Joe Kimura's dad was a professor of computer science, and Joe grew up taking computers for granted-until he got to his internal medicine residency and found patient hand-offs being handled via a batch of index cards held together by a ring.
"We would cross over 70 or 80 patients that way," he says, with no nostalgia whatsoever. His frustration eventually helped steer him into a health services research fellowship at Harvard, exploring the general question of how to use data to drive changes in care. "Physicians and nurses are data hungry, and they change when they believe the data they see," he says. "But you need a heck of a lot of data to make a case for change, and you have to make it easy for the practice to use."
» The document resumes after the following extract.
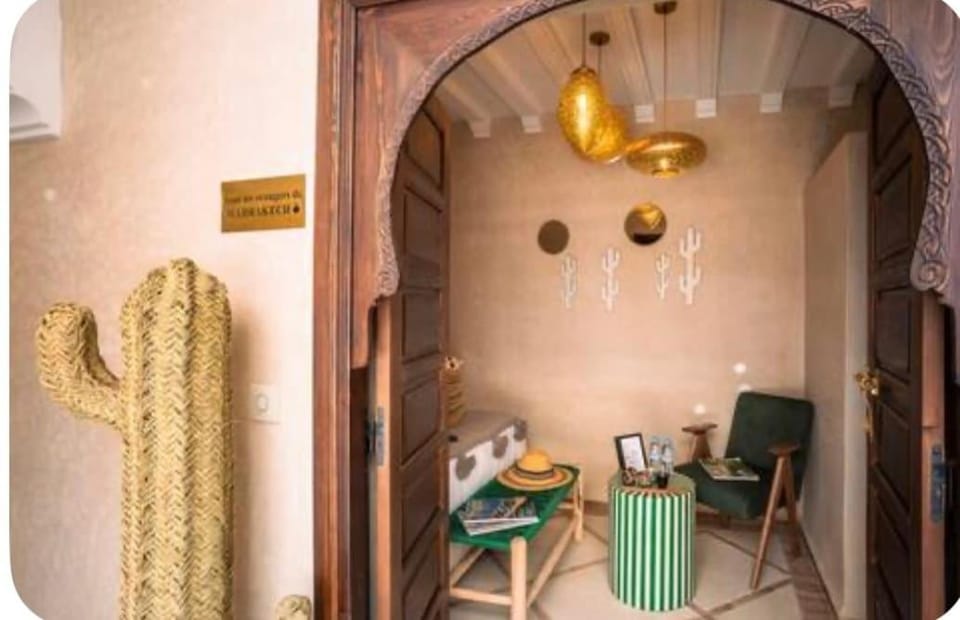 Casbah Amor Hotel Riad Rooftop with Heated Pool Air Conditioning Villa in Marrakesh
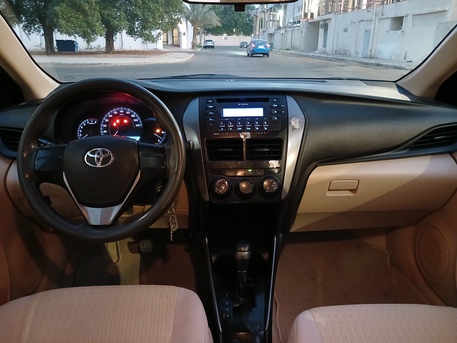 Jeddah, Vehicles, Cars & Trucks , SAR 33000,  Toyota Yaris,  2021,  Automatic,  269000 KM,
Atrius Health, a multispecialty group practice serving 675,000 patients in eastern Massachusetts, is a Medicare Pioneer Accountable Care Organization and also holds risk-based contracts with Medicaid and several commercial insurers. In a recent interview, Kimura says he's figuring out how to use data to change clinician and organizational behavior.
On tracking costs
We have a tremendous understanding of how to integrate claims data with clinical information, but to get to true value-based analytics, you have to go beyond that. We are pushing for an activity-based cost-accounting structure. We need to know the cost of producing a service, as risk-based payments shrink and shrink. We used to do all of our budgeting based on what was reimbursed, and it had nothing to do with the cost of producing the services. All the vendors are trying to do activity cost modeling, but the pipeline of supply chain information isn't there. We understand more now than we did. We know when we're using more nurse overtime, for example. But it's not at the point where I can say that a surgeon using these tools and hardware is increasing or decreasing the cost of a hip replacement. We need to invest to get that information.
We created a dashboard for pediatric asthma care with all the metrics the physicians wanted, pulled from the EHR and other systems. Six months into using it, they gave us feedback that they were spending a lot of time flipping back and forth between systems. Couldn't we put it all into the EHR? And also put in the algorithms so we can calculate risk scores and rank all our patients? It took two days of work. Then later we went to a single sign-on and automated hotlinks, so the end users don't know which system they're in, and just go where they need to by touching icons. It's one of our most well used reports-it gets 60 users a month, and we only have 110 pediatricians in all. And the patients are being taken care of much better.